Exercise aim: Using the listing below, please print exactly the lines from the one with "Donaldson luchtfilter P812801" through the one with "michaeldlong.com 3242 300x225". Leave out every picture.

Records for processing:
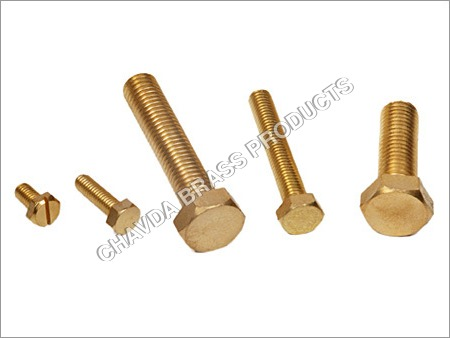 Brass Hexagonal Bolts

...

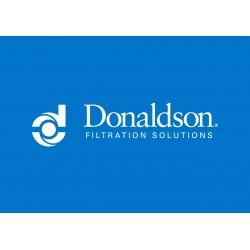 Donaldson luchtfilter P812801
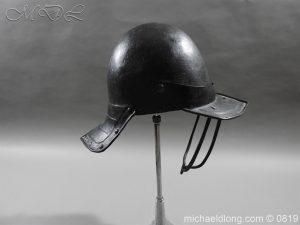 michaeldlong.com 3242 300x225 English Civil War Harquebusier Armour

* * *

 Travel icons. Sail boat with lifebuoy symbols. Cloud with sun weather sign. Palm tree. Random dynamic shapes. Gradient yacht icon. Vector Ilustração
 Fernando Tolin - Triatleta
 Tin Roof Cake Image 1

Finished task:
 Donaldson luchtfilter P812801
 michaeldlong.com 3242 300x225 English Civil War Harquebusier Armour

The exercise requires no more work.